Wardha Valley Coalfield
- Location: Maharashtra, India; 19°58′34″N 79°05′17″E﻿ / ﻿19.97611°N 79.08806°E;
- Company: Western Coalfields Limited
- Website: http://westerncoal.gov.in/

= Wardha Valley Coalfield =

Coal mine in Maharashtra, India

Wardha Valley Coalfield is located mainly in Chandrapur district in the Vidarbha region of the Indian state of Maharashtra.

==The coalfield==
Wardha Valley Coalfied covers an area of about 4,130 km^{2} in the valley of the Wardha, a river in the Godavari basin. It extends in a North West – South East direction for about 115 km. Wardha Valley Coalfield is spread across Bhandar, new majri, Rajur-wani, Chandrapur, Ballarpur and Wamanpalli.

===Challenges===
Wardha Valley Coalfield mines coal in a large measure by open cast mining. However, the availability of coal comparatively near to the surface is fast depleting. As a result, either the open cast mines have to be deepened or the costlier underground mining process resorted to.

==Reserves==
Coal-bearing areas in India are divided into two groups – Gondwana measures and tertiary measures.

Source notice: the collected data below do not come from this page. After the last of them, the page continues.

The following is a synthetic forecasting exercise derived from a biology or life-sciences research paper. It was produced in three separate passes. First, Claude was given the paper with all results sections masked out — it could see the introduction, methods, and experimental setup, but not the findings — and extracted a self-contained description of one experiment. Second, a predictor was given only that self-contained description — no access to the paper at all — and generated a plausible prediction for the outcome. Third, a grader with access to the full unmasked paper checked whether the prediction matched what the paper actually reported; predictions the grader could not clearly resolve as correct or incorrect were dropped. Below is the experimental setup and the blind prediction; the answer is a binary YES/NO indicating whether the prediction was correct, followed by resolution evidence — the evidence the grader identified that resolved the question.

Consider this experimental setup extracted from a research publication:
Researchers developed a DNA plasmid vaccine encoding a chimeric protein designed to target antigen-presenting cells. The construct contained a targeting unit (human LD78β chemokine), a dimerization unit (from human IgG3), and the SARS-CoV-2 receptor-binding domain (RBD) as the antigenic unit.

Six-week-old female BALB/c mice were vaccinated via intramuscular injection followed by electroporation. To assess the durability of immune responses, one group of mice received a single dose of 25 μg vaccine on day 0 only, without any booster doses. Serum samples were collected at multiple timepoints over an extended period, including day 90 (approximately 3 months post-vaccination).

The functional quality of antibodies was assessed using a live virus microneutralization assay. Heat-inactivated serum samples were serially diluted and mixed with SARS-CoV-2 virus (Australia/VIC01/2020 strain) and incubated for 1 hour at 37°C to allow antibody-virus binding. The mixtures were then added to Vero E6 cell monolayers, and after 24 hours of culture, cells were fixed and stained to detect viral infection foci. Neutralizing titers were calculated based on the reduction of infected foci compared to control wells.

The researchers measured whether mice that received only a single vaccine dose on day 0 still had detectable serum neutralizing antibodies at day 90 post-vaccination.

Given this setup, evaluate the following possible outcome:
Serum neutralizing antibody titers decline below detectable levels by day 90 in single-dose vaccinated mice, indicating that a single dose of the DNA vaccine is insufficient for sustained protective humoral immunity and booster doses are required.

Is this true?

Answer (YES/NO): NO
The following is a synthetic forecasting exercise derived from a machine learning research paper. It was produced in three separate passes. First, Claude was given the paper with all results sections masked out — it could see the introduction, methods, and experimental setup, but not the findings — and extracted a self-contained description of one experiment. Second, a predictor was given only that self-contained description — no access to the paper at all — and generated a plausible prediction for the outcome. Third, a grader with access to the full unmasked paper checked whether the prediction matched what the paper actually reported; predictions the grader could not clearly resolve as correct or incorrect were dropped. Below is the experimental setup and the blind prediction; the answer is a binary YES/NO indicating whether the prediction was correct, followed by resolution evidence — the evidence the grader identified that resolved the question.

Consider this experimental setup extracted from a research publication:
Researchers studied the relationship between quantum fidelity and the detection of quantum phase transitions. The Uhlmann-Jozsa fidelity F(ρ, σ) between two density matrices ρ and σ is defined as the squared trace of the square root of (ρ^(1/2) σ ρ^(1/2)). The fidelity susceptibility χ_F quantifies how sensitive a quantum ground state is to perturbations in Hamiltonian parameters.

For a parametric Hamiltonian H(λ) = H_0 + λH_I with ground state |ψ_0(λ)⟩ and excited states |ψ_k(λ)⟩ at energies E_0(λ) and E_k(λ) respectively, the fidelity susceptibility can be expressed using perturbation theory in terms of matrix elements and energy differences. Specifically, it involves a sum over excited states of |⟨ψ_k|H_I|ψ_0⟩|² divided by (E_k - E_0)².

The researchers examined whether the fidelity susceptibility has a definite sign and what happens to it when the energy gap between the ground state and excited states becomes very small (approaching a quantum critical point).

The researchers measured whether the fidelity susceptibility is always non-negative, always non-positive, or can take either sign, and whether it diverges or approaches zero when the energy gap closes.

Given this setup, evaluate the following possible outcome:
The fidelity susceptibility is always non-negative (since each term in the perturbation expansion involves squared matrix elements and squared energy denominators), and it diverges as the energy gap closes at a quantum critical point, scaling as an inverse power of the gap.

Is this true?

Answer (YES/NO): YES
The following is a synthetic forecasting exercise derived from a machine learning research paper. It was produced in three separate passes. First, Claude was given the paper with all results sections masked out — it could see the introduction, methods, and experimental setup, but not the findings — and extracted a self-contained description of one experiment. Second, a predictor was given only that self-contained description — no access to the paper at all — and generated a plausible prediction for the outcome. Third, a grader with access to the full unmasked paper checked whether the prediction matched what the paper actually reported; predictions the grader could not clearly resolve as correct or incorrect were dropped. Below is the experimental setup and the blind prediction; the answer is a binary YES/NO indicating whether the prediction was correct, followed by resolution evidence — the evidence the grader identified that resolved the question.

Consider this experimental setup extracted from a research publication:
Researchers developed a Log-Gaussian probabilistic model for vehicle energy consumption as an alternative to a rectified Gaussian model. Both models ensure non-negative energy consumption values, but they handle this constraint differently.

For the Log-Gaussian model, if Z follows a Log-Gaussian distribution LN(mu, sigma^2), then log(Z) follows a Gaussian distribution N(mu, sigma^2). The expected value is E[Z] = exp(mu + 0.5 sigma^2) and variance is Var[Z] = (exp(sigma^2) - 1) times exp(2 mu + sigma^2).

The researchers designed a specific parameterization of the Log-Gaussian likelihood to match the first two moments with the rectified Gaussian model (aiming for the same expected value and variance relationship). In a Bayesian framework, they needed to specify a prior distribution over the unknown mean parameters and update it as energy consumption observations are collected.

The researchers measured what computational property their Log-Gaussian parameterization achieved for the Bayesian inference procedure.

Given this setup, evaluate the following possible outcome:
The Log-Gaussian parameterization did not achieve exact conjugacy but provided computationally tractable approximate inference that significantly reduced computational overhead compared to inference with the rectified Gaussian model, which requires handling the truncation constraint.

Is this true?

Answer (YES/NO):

Gondwana coals occur in valleys of rivers such as Damodar, Mahanadi, Godavari and Wardha. Tertiary coals are found in Assam and the lignite occurring areas.

According to the Geological Survey of India, Wardha Valley Coalfield has total reserves of 5,343.60 million tonnes of non-coking coal, up to a depth of 1,200 m, out of which 2,783.51 million tonnes are proved reserves and the rest being indicated or inferred. Bulk of the coal lies up to a depth of 300 m.